* _Stated problem_: Reproduce all of the following material verbatim, preserving every line.

* _Material supplied_:
----------
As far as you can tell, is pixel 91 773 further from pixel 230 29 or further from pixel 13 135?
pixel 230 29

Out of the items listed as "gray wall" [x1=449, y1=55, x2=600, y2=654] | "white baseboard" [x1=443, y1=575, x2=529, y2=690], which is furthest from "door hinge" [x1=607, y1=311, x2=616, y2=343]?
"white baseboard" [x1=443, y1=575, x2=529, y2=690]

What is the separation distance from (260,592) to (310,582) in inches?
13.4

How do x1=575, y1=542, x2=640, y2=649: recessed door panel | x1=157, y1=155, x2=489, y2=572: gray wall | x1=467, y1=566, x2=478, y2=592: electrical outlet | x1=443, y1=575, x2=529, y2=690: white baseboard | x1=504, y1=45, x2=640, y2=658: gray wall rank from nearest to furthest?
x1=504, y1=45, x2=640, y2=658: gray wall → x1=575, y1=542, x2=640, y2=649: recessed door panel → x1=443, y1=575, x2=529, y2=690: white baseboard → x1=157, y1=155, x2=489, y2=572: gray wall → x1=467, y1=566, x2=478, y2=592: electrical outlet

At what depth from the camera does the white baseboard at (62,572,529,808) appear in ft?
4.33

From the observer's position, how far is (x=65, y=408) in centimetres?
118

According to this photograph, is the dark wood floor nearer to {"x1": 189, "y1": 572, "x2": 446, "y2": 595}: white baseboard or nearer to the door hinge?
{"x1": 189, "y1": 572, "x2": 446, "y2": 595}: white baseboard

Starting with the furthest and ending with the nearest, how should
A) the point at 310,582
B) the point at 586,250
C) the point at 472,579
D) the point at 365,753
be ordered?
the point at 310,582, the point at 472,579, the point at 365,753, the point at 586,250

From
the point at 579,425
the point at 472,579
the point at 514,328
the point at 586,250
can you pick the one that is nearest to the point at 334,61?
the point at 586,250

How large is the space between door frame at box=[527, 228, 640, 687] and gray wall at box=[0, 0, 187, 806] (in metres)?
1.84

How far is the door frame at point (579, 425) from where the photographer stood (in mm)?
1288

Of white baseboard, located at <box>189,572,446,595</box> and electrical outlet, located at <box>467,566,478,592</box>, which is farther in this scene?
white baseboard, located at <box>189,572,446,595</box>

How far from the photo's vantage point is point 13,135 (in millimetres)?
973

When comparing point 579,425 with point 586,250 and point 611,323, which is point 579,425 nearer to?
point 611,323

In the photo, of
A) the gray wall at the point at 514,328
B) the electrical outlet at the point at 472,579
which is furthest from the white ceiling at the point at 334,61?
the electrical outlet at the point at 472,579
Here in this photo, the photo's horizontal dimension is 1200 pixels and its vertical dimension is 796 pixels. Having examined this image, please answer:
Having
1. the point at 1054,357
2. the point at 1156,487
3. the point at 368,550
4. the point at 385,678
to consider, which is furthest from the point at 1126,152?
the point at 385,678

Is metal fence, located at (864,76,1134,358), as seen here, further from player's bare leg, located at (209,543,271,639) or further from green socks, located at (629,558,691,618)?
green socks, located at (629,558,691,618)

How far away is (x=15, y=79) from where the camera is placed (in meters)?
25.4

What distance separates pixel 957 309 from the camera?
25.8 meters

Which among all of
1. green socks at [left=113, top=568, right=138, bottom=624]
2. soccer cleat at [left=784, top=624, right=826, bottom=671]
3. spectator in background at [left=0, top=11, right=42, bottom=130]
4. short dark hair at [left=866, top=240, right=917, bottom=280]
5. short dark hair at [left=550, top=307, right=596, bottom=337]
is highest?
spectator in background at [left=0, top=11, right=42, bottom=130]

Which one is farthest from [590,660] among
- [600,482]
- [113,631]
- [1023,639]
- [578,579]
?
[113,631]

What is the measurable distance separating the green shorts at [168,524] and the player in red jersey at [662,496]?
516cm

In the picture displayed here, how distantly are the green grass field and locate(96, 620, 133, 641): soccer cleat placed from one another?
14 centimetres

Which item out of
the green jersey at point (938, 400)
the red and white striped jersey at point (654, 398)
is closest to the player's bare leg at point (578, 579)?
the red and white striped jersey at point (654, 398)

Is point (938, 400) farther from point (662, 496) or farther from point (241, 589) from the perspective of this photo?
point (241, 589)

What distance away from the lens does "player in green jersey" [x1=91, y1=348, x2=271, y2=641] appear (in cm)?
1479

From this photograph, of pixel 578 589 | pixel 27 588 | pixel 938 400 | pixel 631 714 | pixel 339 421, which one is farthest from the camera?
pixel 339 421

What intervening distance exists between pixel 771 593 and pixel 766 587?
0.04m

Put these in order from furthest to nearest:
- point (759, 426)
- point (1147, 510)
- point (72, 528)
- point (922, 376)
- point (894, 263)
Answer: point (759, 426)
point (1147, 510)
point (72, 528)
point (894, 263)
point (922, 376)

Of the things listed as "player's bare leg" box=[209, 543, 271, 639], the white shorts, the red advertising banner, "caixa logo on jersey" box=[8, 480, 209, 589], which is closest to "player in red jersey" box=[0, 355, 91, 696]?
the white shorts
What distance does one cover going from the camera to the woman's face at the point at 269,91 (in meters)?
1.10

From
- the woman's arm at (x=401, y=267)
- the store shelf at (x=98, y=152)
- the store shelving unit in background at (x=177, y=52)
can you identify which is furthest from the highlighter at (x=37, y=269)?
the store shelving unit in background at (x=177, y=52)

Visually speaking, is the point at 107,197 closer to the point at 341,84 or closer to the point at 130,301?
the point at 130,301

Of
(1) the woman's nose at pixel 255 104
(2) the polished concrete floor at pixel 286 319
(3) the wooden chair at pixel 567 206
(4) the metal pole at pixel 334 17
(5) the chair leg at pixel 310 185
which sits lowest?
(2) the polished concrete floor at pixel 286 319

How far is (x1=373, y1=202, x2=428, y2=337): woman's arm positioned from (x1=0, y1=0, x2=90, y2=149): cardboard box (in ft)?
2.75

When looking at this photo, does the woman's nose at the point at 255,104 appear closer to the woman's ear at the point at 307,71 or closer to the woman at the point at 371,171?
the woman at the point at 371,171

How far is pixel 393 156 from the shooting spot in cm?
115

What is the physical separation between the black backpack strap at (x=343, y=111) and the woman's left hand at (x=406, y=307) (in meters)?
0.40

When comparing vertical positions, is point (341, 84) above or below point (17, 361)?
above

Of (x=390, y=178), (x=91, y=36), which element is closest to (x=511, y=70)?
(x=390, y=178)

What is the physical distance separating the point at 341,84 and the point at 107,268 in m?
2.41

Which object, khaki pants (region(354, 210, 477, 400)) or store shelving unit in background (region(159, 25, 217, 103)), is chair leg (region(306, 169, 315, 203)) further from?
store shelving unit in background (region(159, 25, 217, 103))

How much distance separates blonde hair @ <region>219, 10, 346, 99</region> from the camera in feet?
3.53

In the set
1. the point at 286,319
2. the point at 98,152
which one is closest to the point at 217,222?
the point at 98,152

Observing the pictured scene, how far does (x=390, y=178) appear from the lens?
----------
* _Final result_:
As far as you can tell, is pixel 91 773 further from pixel 230 29 or further from pixel 13 135?
pixel 230 29

Out of the items listed as "gray wall" [x1=449, y1=55, x2=600, y2=654] | "white baseboard" [x1=443, y1=575, x2=529, y2=690], which is furthest from "door hinge" [x1=607, y1=311, x2=616, y2=343]?
"white baseboard" [x1=443, y1=575, x2=529, y2=690]

What is the separation distance from (260,592) to (310,582) in inches?
13.4

How do x1=575, y1=542, x2=640, y2=649: recessed door panel | x1=157, y1=155, x2=489, y2=572: gray wall | x1=467, y1=566, x2=478, y2=592: electrical outlet | x1=443, y1=575, x2=529, y2=690: white baseboard | x1=504, y1=45, x2=640, y2=658: gray wall rank from nearest to furthest?
x1=504, y1=45, x2=640, y2=658: gray wall → x1=575, y1=542, x2=640, y2=649: recessed door panel → x1=443, y1=575, x2=529, y2=690: white baseboard → x1=157, y1=155, x2=489, y2=572: gray wall → x1=467, y1=566, x2=478, y2=592: electrical outlet

At what depth from the camera does the white baseboard at (62,572,529,808) appear in ft?
4.33

From the observer's position, how far is (x=65, y=408) in centimetres?
118

According to this photograph, is the dark wood floor nearer to {"x1": 189, "y1": 572, "x2": 446, "y2": 595}: white baseboard or nearer to the door hinge?
{"x1": 189, "y1": 572, "x2": 446, "y2": 595}: white baseboard

Starting with the furthest and ending with the nearest, how should
A) the point at 310,582
B) the point at 586,250
C) the point at 472,579
D) the point at 365,753
be ordered?
the point at 310,582, the point at 472,579, the point at 365,753, the point at 586,250

From
the point at 579,425
the point at 472,579
the point at 514,328
the point at 586,250
can you pick the one that is nearest to the point at 334,61?
the point at 586,250

How large is the space between door frame at box=[527, 228, 640, 687] and gray wall at box=[0, 0, 187, 806] (in metres)?
1.84

How far is the door frame at point (579, 425) from where the photographer stood (in mm)?
1288

Of white baseboard, located at <box>189,572,446,595</box> and electrical outlet, located at <box>467,566,478,592</box>, which is farther in this scene?
white baseboard, located at <box>189,572,446,595</box>

How far from the photo's vantage point is point 13,135 (in millimetres)?
973

When comparing point 579,425 with point 586,250 and point 611,323, which is point 579,425 nearer to?
point 611,323

In the photo, of
A) the gray wall at the point at 514,328
B) the electrical outlet at the point at 472,579
which is furthest from the white ceiling at the point at 334,61?
the electrical outlet at the point at 472,579
Here in this photo, the photo's horizontal dimension is 1200 pixels and its vertical dimension is 796 pixels. Having examined this image, please answer:
Having
1. the point at 1054,357
2. the point at 1156,487
3. the point at 368,550
4. the point at 385,678
to consider, which is furthest from the point at 1126,152?
the point at 385,678

Is metal fence, located at (864,76,1134,358), as seen here, further from player's bare leg, located at (209,543,271,639) or further from green socks, located at (629,558,691,618)?
green socks, located at (629,558,691,618)

How far away is (x=15, y=79) from where the camera is placed (in meters)?
25.4

What distance separates pixel 957 309 from the camera?
25.8 meters

Which among all of
1. green socks at [left=113, top=568, right=138, bottom=624]
2. soccer cleat at [left=784, top=624, right=826, bottom=671]
3. spectator in background at [left=0, top=11, right=42, bottom=130]
4. short dark hair at [left=866, top=240, right=917, bottom=280]
5. short dark hair at [left=550, top=307, right=596, bottom=337]
is highest?
spectator in background at [left=0, top=11, right=42, bottom=130]

Which one is farthest from [590,660] among
- [600,482]
- [113,631]
- [1023,639]
- [578,579]
?
[113,631]

What is the measurable distance separating the green shorts at [168,524] and the player in red jersey at [662,496]?
516cm

In the picture displayed here, how distantly are the green grass field and locate(96, 620, 133, 641): soccer cleat placed from one another?
14 centimetres

Which item out of
the green jersey at point (938, 400)
the red and white striped jersey at point (654, 398)
is closest to the player's bare leg at point (578, 579)?
the red and white striped jersey at point (654, 398)

Is point (938, 400) farther from point (662, 496) or farther from point (241, 589) from the perspective of this photo?
point (241, 589)

What distance away from the lens does "player in green jersey" [x1=91, y1=348, x2=271, y2=641] appear (in cm)?
1479

From this photograph, of pixel 578 589 | pixel 27 588 | pixel 938 400 | pixel 631 714 | pixel 339 421, which one is farthest from the camera?
pixel 339 421

What intervening distance exists between pixel 771 593 and pixel 766 587?
0.04m

Put these in order from furthest to nearest:
- point (759, 426)
- point (1147, 510)
- point (72, 528)
- point (922, 376)
- point (894, 263)
Answer: point (759, 426)
point (1147, 510)
point (72, 528)
point (894, 263)
point (922, 376)

Of the things listed as "player's bare leg" box=[209, 543, 271, 639], the white shorts, the red advertising banner, "caixa logo on jersey" box=[8, 480, 209, 589], which is closest to "player in red jersey" box=[0, 355, 91, 696]?
the white shorts
What distance does one cover going from the camera to the woman's face at the point at 269,91 (in meters)?
1.10

From
- the woman's arm at (x=401, y=267)
- the store shelf at (x=98, y=152)
- the store shelving unit in background at (x=177, y=52)
can you identify which is furthest from the highlighter at (x=37, y=269)?
the store shelving unit in background at (x=177, y=52)

Visually speaking, is the point at 107,197 closer to the point at 341,84 or closer to the point at 130,301?
the point at 130,301

Of
(1) the woman's nose at pixel 255 104
(2) the polished concrete floor at pixel 286 319
(3) the wooden chair at pixel 567 206
(4) the metal pole at pixel 334 17
(5) the chair leg at pixel 310 185
which sits lowest?
(2) the polished concrete floor at pixel 286 319

How far is (x1=373, y1=202, x2=428, y2=337): woman's arm positioned from (x1=0, y1=0, x2=90, y2=149): cardboard box (in ft)?
2.75

When looking at this photo, does the woman's nose at the point at 255,104 appear closer to the woman's ear at the point at 307,71 or closer to the woman at the point at 371,171?
the woman at the point at 371,171

How far is pixel 393 156 from the shooting spot in cm?
115

What is the physical separation between the black backpack strap at (x=343, y=111) and the woman's left hand at (x=406, y=307) (in meters)?
0.40

When comparing vertical positions, is point (341, 84) above or below point (17, 361)?
above

Of (x=390, y=178), (x=91, y=36), which element is closest to (x=511, y=70)?
(x=390, y=178)

What is the physical distance separating the point at 341,84 and the point at 107,268 in m?
2.41

Which object, khaki pants (region(354, 210, 477, 400)) or store shelving unit in background (region(159, 25, 217, 103)), is chair leg (region(306, 169, 315, 203)) further from?
store shelving unit in background (region(159, 25, 217, 103))

How much distance separates blonde hair @ <region>219, 10, 346, 99</region> from the camera in feet?
3.53

In the set
1. the point at 286,319
2. the point at 98,152
which one is closest to the point at 217,222?
the point at 98,152

Observing the pictured scene, how far does (x=390, y=178) appear from the lens?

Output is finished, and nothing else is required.